Then we reviewed the vocabulary words. I went through each one, and we discussed the definitions word-for-word, how they were written (the definitions of the negative words even sound negative, using words like "refusal to," "unwilling," and "unwarranted," and the definitions for the positive words actually sound kinda happy), and how a big pile of words can be used to either enhance or destroy a person's character.

Afterward, we went back through them to see which words applied to his life... and which could be applied to mine.
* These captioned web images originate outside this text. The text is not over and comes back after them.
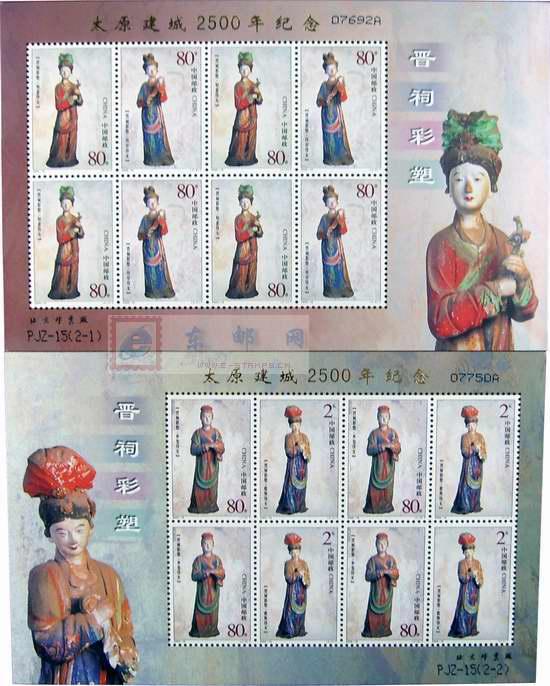 http://e-stamps.cn/upload/2010/05/18/2009419282130946.jpg/190x220_Min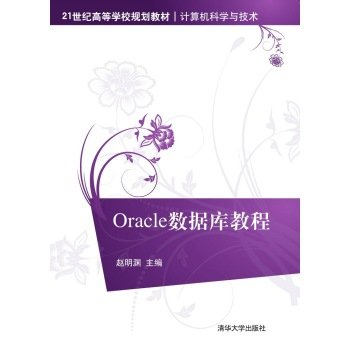 9787302400707: Oracle Database Tutorial(Chinese Edition)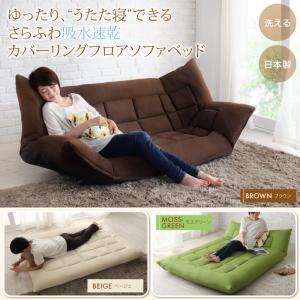 日本製 うたた寝できるさらふわ吸水速乾カバーリングフロアソファベッド   「ソファベッド フロアソファベッド 2人掛け 一人暮らし ふっかふか 極厚 約15cm】 【き】 ふんわり、さらり。カバーリングソファベッド。14段階リクライニングで、さらにゆったりリラックス!
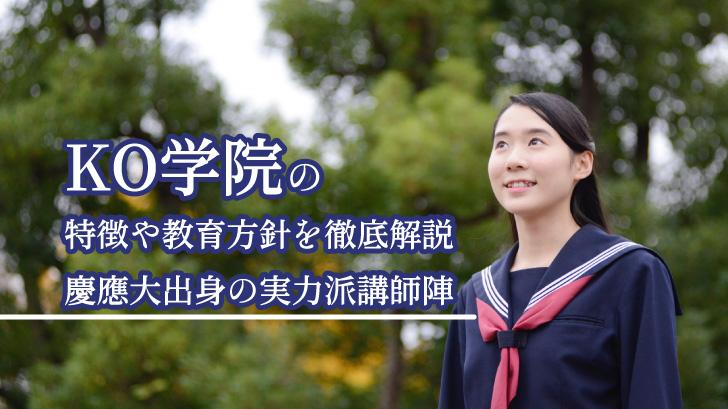 KO学院の特徴や教育方針を徹底解説|慶應大出身の実力派講師陣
This was even more pronounced when we got to the point where we were discussing the difference between a father and a child, where the definition of a father is one who starts a family and is considered the head of a household. The definition of a child is one who is "not experienced or knowledgeable" and is not yet an adult.

Then we compared what he had going on in his life, and what was happening in mine.

He realized we were very different. Very different. I was able to point out at this point that his behaviors cannot yield the same results that my behaviors have yielded. His behaviors will get him exactly what it got the people he learned them from. They lost everything, too. Including him.

And we talked a lot about respect. I asked him if there was actually someone, or something for which he actually had any respect. He responded with "Father Jimmy," then fell silent.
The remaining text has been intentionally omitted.